DES MOINES, IA - JUNE 12:  Democratic Presidential Nominee Senator Bernie Sanders (D-VT) speaks at a campaign event at Drake
DES MOINES, IA - JUNE 12: Democratic Presidential Nominee Senator Bernie Sanders (D-VT) speaks at a campaign event at Drake University on June 12, 2015 in Des Moines, Iowa. Sanders, an advocate of porviding free college education to all Americans, was greeted by a standing-room-only crowd at the event. (Photo by Scott Olson/Getty Images)

WASHINGTON -- Three of the candidates in the 2016 presidential race have pledged to shun campaign contributions from the fossil fuel industry.

Democratic candidates Bernie Sanders and Martin O'Malley and Green Party candidate Jill Stein have agreed to a pledge from The Nation magazine that states: "In the name of protecting our country and the world from the growing dangers of climate change, I will neither solicit nor accept campaign contributions from any oil, gas, or coal company."

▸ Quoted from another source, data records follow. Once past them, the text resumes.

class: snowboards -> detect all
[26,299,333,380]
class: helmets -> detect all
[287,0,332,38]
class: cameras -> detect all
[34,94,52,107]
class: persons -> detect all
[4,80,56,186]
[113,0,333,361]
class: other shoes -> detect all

The Nation called on candidates to sign the pledge in an op-ed Monday, asking them to "cut their financial ties with fossil-fuel companies" in acknowledgement of the serious threat posed by climate change.

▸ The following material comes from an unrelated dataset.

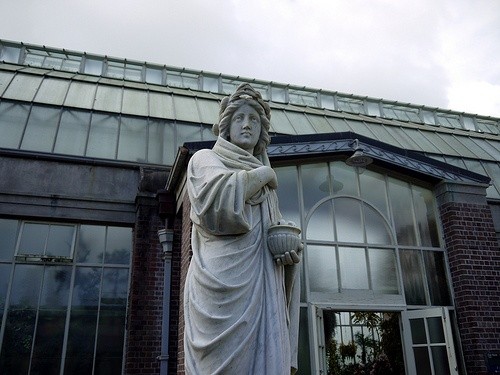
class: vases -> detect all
[267,223,302,260]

The group 350 Action, the political arm of 350.org, has been helping rally support for the pledge, in addition to its work in pushing colleges and universities to divest from fossil fuels.

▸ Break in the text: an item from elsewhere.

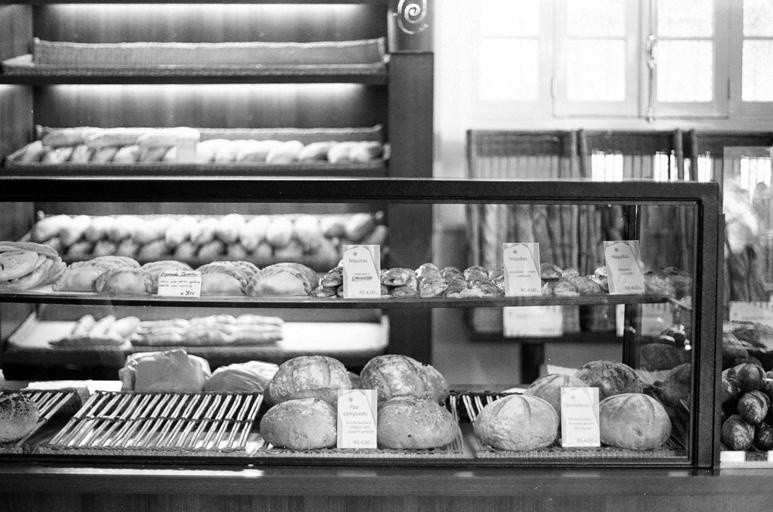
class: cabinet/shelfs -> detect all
[469,125,773,346]
[0,174,726,473]
[1,0,440,380]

"This is a major moment -- and it shows the fossil fuel industry's image is quickly becoming as toxic as their product," May Boeve, executive director of 350 Action, said in a statement. "Today shows that work is breaking through in the highest levels of our society, as more and more churches, universities, and even candidates for our country's highest office declare they want nothing to do with the likes of Exxon and Shell."

The magazine notes that the campaigns of Hillary Clinton and the 14 Republican candidates they contacted have not responded to the pledge. It also mentioned that Lincoln Chafee, the former Republican senator now running as a Democrat, expressed support for "strong climate action" but did not sign on to the pledge.

According to the Center for Responsive Politics, oil and gas interests spent $76 million on the 2012 elections; coal interests spent $15 million.